Rilo mengangkat kedua bahunya tidak tahu, "katanya sih sehabis gue lulus SMA, baru pernikahan itu terjadi."
Sekarang Albi yang tidak habis pikir dengan jalan pikiran orang tua Rilo. Bagaimana mungkin mereka mendukung anaknya untuk nikah muda. Anak satu-satunya lho ini. Bahkan Ibunya saja mati-matian untuk menyuruhnya sekolah setinggi-tingginya walaupun terkadang harus ngutang untuk biaya sekolahnya. Ya, meskipun keadaan sebenarnya, Albi kesal dengan sikap Ibunya yang memaksa.
"Tapi Lo 'kan masih remaja. Masih banyak waktu buat menikmati hidup. Kalau udah nikah, hidup Lo gimana? Lo yakin bakalan menikmati sebuah hubungan tanpa perasaan?
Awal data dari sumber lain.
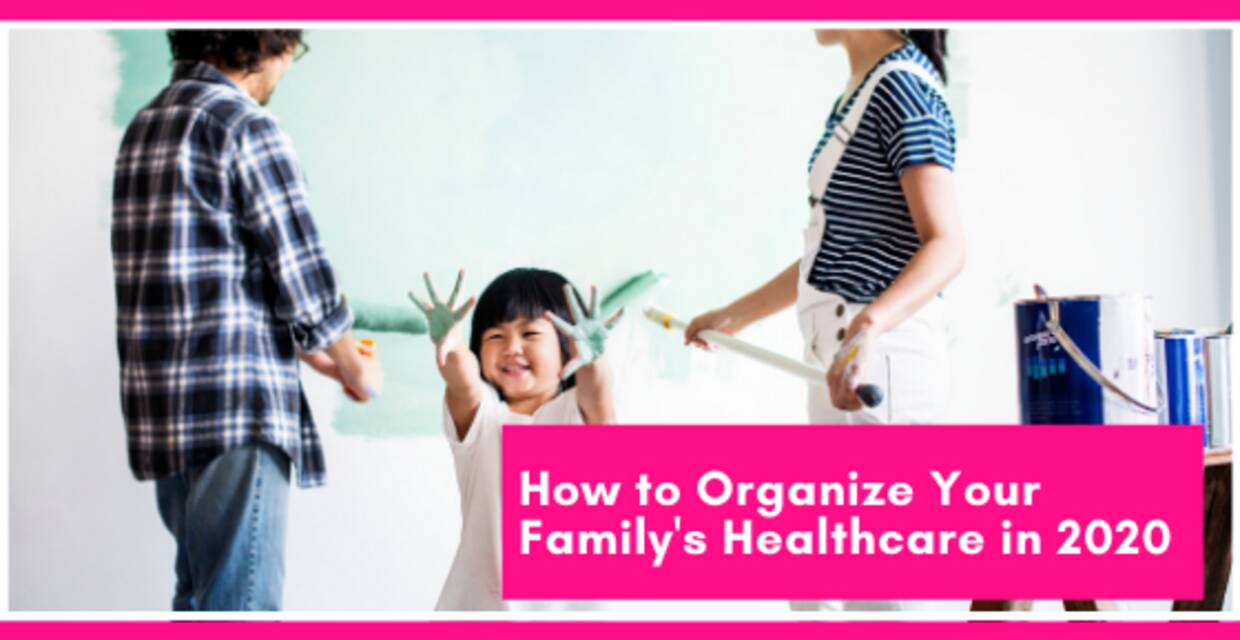 How to Organize Your Family's Healthcare for 2020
Nikah lho, sekali seumur hidup." Ucap Albi lagi.
Rilo menatap gelasnya, "perasaan enggak penting, 'kan? Elo pernah bilang, cinta cuma angan yang enggak akan pernah jadi kenyataan."
Lagi-lagi Albi termakan omongannya sendiri. Cowok itu memilih untuk diam. Dia tidak mau memperkeruh keadaan. Toh, mau bagaimanapun caranya, orang tua Rilo akan tetap menikahkan Rilo dengan pilihan mereka ketika lulus SMA nanti. Namun Albi begitu menyayangkan, mengapa mereka yang mempunyai uang, fasilitas, dan koneksi malah memilih untuk mengabaikan pendidikan? Walaupun Albi sangat yakin jika harta keluarga Rilo sangat amat cukup untuk biaya hidup Rilo sampai kapanpun.
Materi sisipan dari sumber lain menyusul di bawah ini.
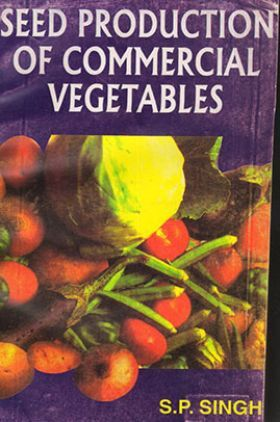 Seed Production of Commercial Vegetables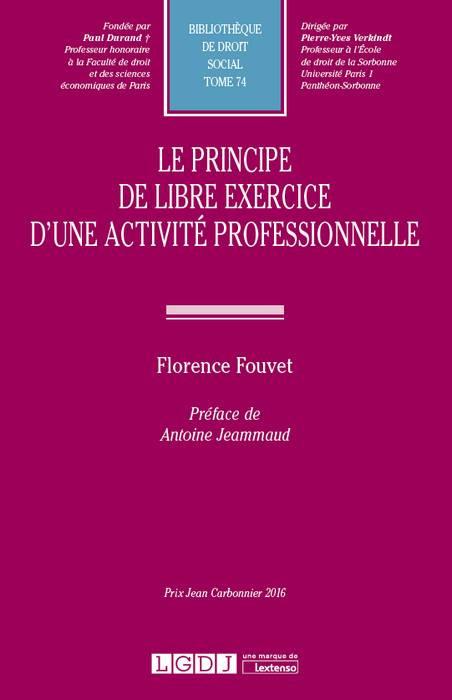 Le principe de libre exercice d'une activité professionnelle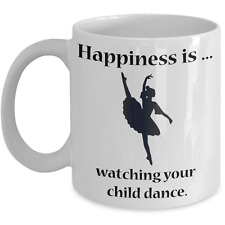 Ballet Dance White Coffee Mug - Happiness Is Watching Your Child Dance - Teacup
"Nandan mana sih?" Tanya Rilo akhirnya, mencairkan suasana diantara mereka yang mendadak hening.
Albi celingukan sebentar, "iya, ya, dari tadi belum balik juga tuh anak. Katanya mau beli pulsa di Betamart. Padahal jaraknya dekat banget, enggak ada sepuluh menit udah PP tuh harusnya."
"Pasti godain Mbak-mbak angkringan depan gang," tebak Rilo yang mendapatkan anggukan Albi.
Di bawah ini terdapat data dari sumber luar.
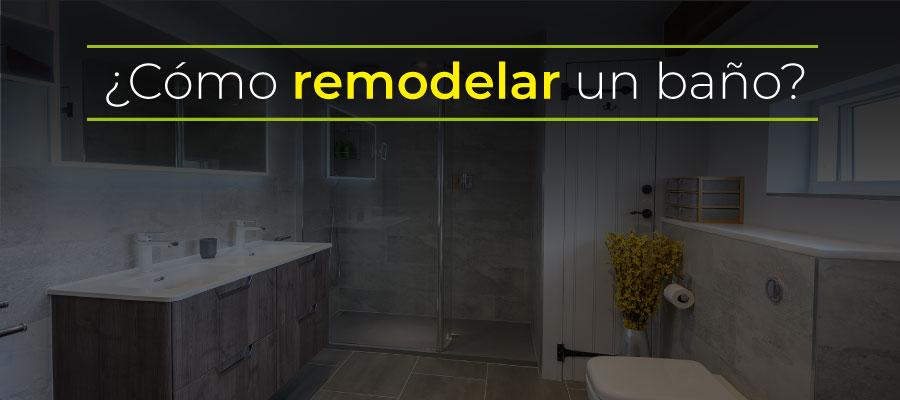 Cómo remodelar un baño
Tidak lama kemudian Nandan yang baru mereka bicarakan masuk ke cafe sambil membawa kantung plastik berisi gorengan dan sate telur puyuh.
"Nah, 'kan, benar tebakan gue." Ucap Rilo sambil mengangkat plastik makanan yang dibawa Nandan.
"Eh, tebakan apaan nih?" Sewot Nandan.
"Tebak-tebakan alasan Lo lama banget beli pulsa. Beli di Betamart cabang mana?" Sindir Albi yang disambut tawa renyah dari Nandan.
Nandan merangkul pundak Albi sambil tertawa, "gue mampir dulu buat silaturahmi sama Mbak Irma."
"Silaturahmi, silaturahmi! Muka Lo enggak pantes," jawab Rilo.
"Muka gue ganteng, masalah buat Lo?" Tandas Nandan menatap Rilo sengit.
Albi melerai keduanya sebelum ada gelas-gelas yang melayang atau tanaman di pot-pot kecil miliknya.
"Mau closing gue. Kalau enggak mau pada bantuin, mending minggat sana." Usir Albi galak.
Keduanya beranjak dari duduknya dan mengambil peralatan perang masing-masing. Nandan tentu saja setia membersihkan counter tersayangnya. Albi sendiri mengelap meja sampai kinclong dan Rilo menyapu lantai walaupun tidak pernah bersih. Entah Albi atau Nandan, nantinya akan mengulangi untuk menyapu. Ya, setidaknya Rilo punya kesadaran untuk membantu.
"Btw, besok jadi ke rumah Shena 'kan?" Tanya Nandan sambil menatap Albi dan Rilo.
"Gue mana bisa," ucap Rilo dengan wajah melas.
"Masuk kerja? Di hari sabtu?" Tanya Nandan tidak percaya.
Rilo mengangguk, "sabtu-minggu lebih tepatnya. Jadwal gue mulai dipadatkan. Katanya biar senin sampai jumat, gue di sekolah terus. Enggak perlu ijin lagi."
"Tugas kita gimana, Nyet? Tolong jangan mengandalkan otak gue doang buat mikir makalah." Cerca Nandan yang mulai tidak santai.
"Iya 'kan Lo bisa kerjain setengah, terus gue juga setengah."
"Masalahnya diskusi, Nyet. Ada presentasi!"
"Sekali lagi Lo panggil gue nyet, gue smackdown Lo sampai babak belur!"
Albi tidak mau ikut campur, biarkan saja mereka bertengkar. Yang paling penting tidak melibatkan gelasnya atau pot-pot tanamannya. Perkara mereka adu jotos sampai patah tulang, Albi tidak peduli.